Das Tageskindertaxi im Pavillon


Schiebedach ausgebaut


Schiebedach auf der Werkbank


Aluprofile längs mit Schlitten


Die Einzelteile


Rahmen montiert






Einbau der Sonnenrollos


Vorderteil mit Motor


Verlegen der Butylschnur


Schiebedach eingesetzt


Aufsteller geht wieder


Dachbedieneinheit mit Strippe



Die Beste von Allen hatte sich in der Zwischenzeit die ausgebauten Verkleidungen und den Dachhimmel vorgenommen und wieder prima hinbekommen. Dabei verwendete sie einen Reiniger mit Panamarindenextrakt und eine Bürstenflasche mit Schwamm, in die die angesetzte Lösung ( 1Teil Reiniger, 3Teile Wasser) gefüllt wird. Dann wird Schaum erzeugt und auf den fleckigen Stellen verteilt. Das Ergebnis konnte sich sehen lassen, alle Teile sahen jedenfalls wie neu aus und die Wasserränder waren weg. Rund drei Stunden waren dafür notwendig.


Reinigungsmittel und Schwamm für die Reinigung des Dachhimmels

Am folgenden Tag war Sonnenschein und zunächst wurden die Ablaufschläuche des Schiebedachs mit Kabelbindern auf den Stutzen gesichert. Dies vermeidet Flecken auf dem Dachhimmel, wenn starker Regen angesagt ist. Dann wurden Himmel und alle Verkleidungsteile eingebaut, bis keine Schraube mehr übrig war. Besonders ist auf das richtige Anzugsdrehmoment der Umlenkungen der Sicherheitsgurte zu achten. Es ist kein Fehler, diese Verschraubungen mit Loctite 243 (halbfest) vor dem Anziehen zu sichern. Den Wert und viele weitere Hinweise bekommt man aus Literatur der Reihen „So wird’s gemacht“ oder „Jetzt helfe ich mir selbst“ für den W169. Drei Stunden später war alles wieder zusammen und die Reparatur abgeschlossen.

Zum Abschluß eine kleine Bemerkung, denn ich habe mich etwas geärgert.

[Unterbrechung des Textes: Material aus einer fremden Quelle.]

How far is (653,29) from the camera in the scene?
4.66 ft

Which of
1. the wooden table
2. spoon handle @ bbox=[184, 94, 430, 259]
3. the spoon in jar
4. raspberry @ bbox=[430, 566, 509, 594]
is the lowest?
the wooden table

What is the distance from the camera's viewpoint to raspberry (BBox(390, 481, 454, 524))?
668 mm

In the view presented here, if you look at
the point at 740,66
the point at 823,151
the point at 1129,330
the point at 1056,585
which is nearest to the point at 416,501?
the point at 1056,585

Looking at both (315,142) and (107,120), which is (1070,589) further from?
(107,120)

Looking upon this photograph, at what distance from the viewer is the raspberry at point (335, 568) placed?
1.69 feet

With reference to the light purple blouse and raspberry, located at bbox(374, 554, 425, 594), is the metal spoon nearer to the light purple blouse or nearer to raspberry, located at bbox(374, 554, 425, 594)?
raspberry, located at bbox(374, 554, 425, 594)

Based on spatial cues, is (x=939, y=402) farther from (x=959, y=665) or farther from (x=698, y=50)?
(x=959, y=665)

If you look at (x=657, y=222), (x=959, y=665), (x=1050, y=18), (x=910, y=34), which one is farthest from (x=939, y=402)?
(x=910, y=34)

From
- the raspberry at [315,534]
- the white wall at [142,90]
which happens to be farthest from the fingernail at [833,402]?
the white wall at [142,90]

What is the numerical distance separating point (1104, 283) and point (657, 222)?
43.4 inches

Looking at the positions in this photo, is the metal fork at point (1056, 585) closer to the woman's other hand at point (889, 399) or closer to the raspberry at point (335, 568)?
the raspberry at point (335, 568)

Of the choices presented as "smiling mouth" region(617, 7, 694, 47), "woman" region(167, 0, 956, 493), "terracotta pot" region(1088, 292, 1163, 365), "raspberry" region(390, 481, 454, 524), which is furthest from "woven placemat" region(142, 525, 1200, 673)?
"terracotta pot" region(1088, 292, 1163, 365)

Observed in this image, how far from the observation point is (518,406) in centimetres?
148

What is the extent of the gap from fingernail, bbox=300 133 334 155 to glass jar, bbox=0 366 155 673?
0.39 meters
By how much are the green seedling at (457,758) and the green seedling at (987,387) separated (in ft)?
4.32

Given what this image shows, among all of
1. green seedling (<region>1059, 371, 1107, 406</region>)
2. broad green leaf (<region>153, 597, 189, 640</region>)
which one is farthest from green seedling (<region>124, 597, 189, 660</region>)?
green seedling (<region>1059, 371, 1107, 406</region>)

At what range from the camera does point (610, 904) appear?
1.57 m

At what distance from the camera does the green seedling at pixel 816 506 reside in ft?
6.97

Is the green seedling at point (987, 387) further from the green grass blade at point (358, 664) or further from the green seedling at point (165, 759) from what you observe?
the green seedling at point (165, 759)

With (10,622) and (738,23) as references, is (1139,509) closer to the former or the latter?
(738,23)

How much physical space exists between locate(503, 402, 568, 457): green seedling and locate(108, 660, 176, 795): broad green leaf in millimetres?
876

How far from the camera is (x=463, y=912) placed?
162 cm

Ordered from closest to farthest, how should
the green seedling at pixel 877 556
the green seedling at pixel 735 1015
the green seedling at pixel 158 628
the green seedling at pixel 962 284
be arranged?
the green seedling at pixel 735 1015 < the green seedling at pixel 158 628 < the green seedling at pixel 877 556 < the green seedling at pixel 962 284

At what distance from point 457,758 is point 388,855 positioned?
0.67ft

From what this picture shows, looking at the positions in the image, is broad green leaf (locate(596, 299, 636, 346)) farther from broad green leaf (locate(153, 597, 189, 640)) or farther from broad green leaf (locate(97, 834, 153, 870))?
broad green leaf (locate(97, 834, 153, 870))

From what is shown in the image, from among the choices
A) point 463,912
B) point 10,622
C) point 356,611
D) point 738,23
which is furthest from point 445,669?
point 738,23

In der A-Klasse werden jede Menge Funktionen und Baugruppen von Steuergeräten gesteuert und von einem Diagnosesystem überwacht. Jeder Ausfall eines dämlichen Lämpchens wird im Display gemeldet und Ersatzfunktionalitäten werden geschaltet. Nur bei der Funktionsgruppe des Schiebedachs ist nichts vorhanden. Die Bordspannung wird auf den Motor geschaltet und der Rest ist Schicksal. Eine kleine Schaltung, die die Stromaufnahme des Schiebedachmotors mißt und ihn unterbricht, bevor es den Antrieb auseinanderreißt wäre mehr als hilfreich, um solch eine Reparatur zu vermeiden. Gut, die Leute kommen dann im Winter in die Werkstatt, wenn das Dach vereist ist, doch dann kann man ihnen den Sinn erklären. Nun erklärt man den Sinn und die Leute haben ein kaputtes Dach. „Steht doch in der Betriebsanleitung“. Ärgerlich. Mußte ich mal loswerden.